I fail to see what the problem is. If you don't like their service, then switch to a competitor, or just set up your own git server. It's like this for any vendor: if you don't like the product or service you're getting, you can either bitch and complain endlessly, or you can look for alternatives. One of these choices is more productive than the other.
I think hindsight is 20/20. They obviously did not think they needed to find a competing service; nor build one as they were paying for one. Given that they have been inconvenienced by downtime they may switch or make their own.
> Feel free to make a better one
The GitLab team did that already so I use their service. ;)
We have a pretty detailed post-mortem on the timeline of events for the outage, as well as actions taken after it to prevent anything similar in the future (with links to related issues).

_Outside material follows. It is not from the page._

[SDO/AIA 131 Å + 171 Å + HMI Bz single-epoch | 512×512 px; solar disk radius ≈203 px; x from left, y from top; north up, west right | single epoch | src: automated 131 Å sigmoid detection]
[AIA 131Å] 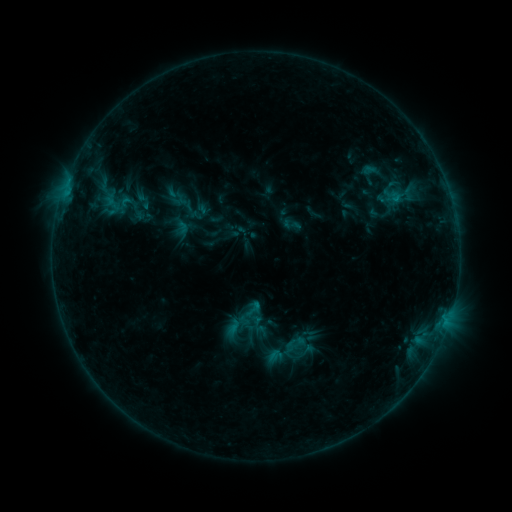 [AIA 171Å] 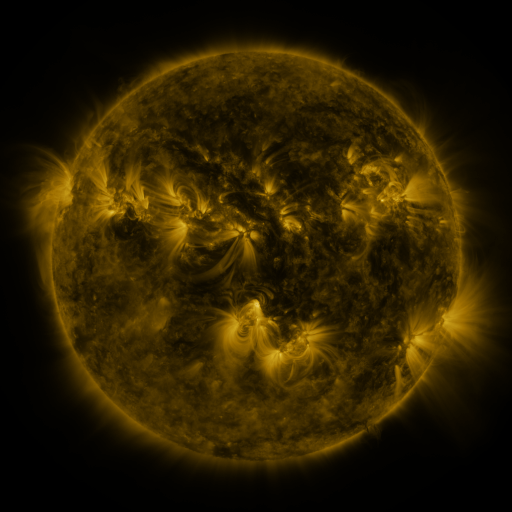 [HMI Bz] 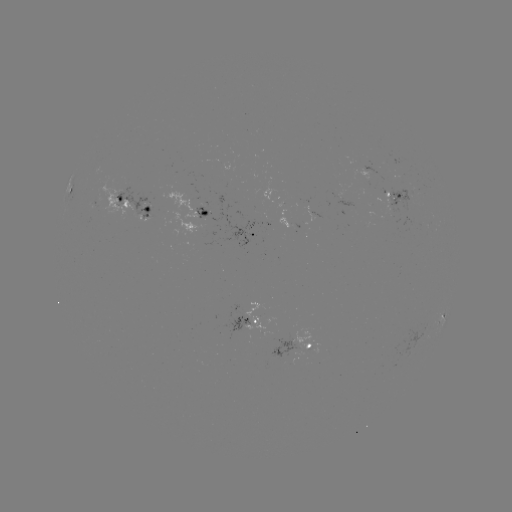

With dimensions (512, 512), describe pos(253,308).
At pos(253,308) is sigmoid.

You can check it out in https://about.gitlab.com/2017/02/10/postmortem-of-database-o...
They haven't lost my data so far and they had to restore the production database at least once in their history. All circumstantial, but we'll have to wait and see.
Gitlab does not have features parity with Github. I personally also stumbled upon a bizzare bug that doesn't allow a friend to add me to any of his private repo's. Asked on IRC and nothing much came of it unfortunately.
Err... you're responding to someone who very clearly said they hit a (serious for them) bug which needs fixing. That's definitely not a feature proposal. :D
> Monitoring
> May 31, 2017 3:08 PM
> GitHub have declared the outage resolved and we are starting to see incoming GitHub hooks. Builds are being triggered again. However we are still seeing failures with the GitHub API. This continues to prevent our webapp > from fetching data from GitHub. We are monitoring the situation and will ensure sufficient capacity for when their service resumes normal operations.